* _CHALLENGE_:
Express each line of the data below as one string in a JSON list, leaving out blank lines. Do not include the pictures in your answer.

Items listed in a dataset
• • • • •

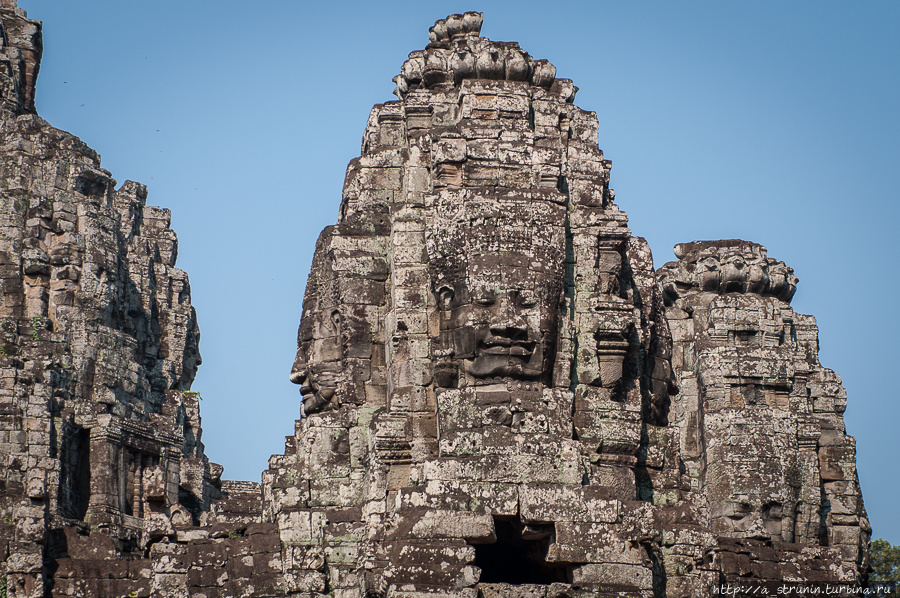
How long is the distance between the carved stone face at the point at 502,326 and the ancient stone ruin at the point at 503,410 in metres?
0.03

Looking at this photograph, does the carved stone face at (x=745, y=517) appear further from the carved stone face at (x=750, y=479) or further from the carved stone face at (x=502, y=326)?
the carved stone face at (x=502, y=326)

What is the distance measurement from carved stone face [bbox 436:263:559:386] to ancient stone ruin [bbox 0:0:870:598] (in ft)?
0.11

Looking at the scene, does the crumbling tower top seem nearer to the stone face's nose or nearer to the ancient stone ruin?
the ancient stone ruin

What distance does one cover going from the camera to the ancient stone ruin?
1051 inches

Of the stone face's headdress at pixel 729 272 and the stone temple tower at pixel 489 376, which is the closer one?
the stone temple tower at pixel 489 376

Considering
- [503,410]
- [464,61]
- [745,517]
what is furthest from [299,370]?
[745,517]

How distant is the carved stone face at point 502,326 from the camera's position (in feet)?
90.4

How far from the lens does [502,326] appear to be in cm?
2745

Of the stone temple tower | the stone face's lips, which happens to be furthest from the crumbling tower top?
the stone face's lips

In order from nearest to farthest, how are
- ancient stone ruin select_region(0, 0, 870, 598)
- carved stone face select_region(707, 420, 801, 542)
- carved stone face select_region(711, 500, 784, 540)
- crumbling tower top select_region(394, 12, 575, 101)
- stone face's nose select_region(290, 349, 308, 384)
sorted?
ancient stone ruin select_region(0, 0, 870, 598) < crumbling tower top select_region(394, 12, 575, 101) < stone face's nose select_region(290, 349, 308, 384) < carved stone face select_region(711, 500, 784, 540) < carved stone face select_region(707, 420, 801, 542)

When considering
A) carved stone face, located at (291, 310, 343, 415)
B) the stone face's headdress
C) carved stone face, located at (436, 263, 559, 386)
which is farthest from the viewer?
the stone face's headdress

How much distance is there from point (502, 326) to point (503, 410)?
1.19m

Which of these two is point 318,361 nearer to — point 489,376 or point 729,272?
point 489,376

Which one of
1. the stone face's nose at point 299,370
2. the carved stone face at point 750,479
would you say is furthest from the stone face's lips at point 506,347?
the carved stone face at point 750,479
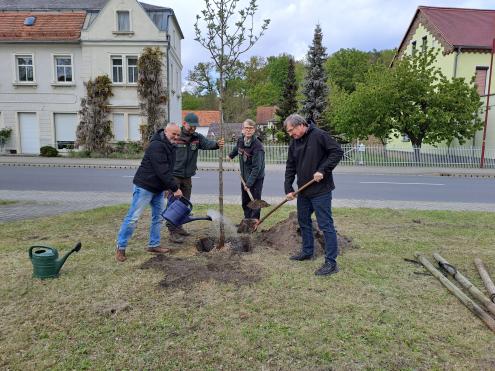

• • • • •

* _REPLY_:
[
  "How long is the distance between the carved stone face at the point at 502,326 and the ancient stone ruin at the point at 503,410 in metres?",
  "0.03",
  "Looking at this photograph, does the carved stone face at (x=745, y=517) appear further from the carved stone face at (x=750, y=479) or further from the carved stone face at (x=502, y=326)?",
  "the carved stone face at (x=502, y=326)",
  "What is the distance measurement from carved stone face [bbox 436:263:559:386] to ancient stone ruin [bbox 0:0:870:598] (in ft)?",
  "0.11",
  "Looking at the scene, does the crumbling tower top seem nearer to the stone face's nose or nearer to the ancient stone ruin?",
  "the ancient stone ruin",
  "What distance does one cover going from the camera to the ancient stone ruin?",
  "1051 inches",
  "Of the stone face's headdress at pixel 729 272 and the stone temple tower at pixel 489 376, which is the closer one?",
  "the stone temple tower at pixel 489 376",
  "Considering",
  "- [503,410]",
  "- [464,61]",
  "- [745,517]",
  "what is furthest from [299,370]?",
  "[745,517]",
  "How distant is the carved stone face at point 502,326 from the camera's position (in feet)?",
  "90.4",
  "How far from the lens does [502,326] appear to be in cm?",
  "2745",
  "Of the stone temple tower | the stone face's lips, which happens to be furthest from the crumbling tower top?",
  "the stone face's lips",
  "In order from nearest to farthest, how are",
  "- ancient stone ruin select_region(0, 0, 870, 598)",
  "- carved stone face select_region(707, 420, 801, 542)",
  "- carved stone face select_region(711, 500, 784, 540)",
  "- crumbling tower top select_region(394, 12, 575, 101)",
  "- stone face's nose select_region(290, 349, 308, 384)",
  "sorted?",
  "ancient stone ruin select_region(0, 0, 870, 598) < crumbling tower top select_region(394, 12, 575, 101) < stone face's nose select_region(290, 349, 308, 384) < carved stone face select_region(711, 500, 784, 540) < carved stone face select_region(707, 420, 801, 542)",
  "When considering",
  "A) carved stone face, located at (291, 310, 343, 415)",
  "B) the stone face's headdress",
  "C) carved stone face, located at (436, 263, 559, 386)",
  "which is farthest from the viewer?",
  "the stone face's headdress",
  "How much distance is there from point (502, 326) to point (503, 410)?",
  "1.19m",
  "Which of these two is point 318,361 nearer to — point 489,376 or point 729,272?",
  "point 489,376",
  "Which one of",
  "1. the stone face's nose at point 299,370",
  "2. the carved stone face at point 750,479",
  "would you say is furthest from the stone face's lips at point 506,347?",
  "the carved stone face at point 750,479"
]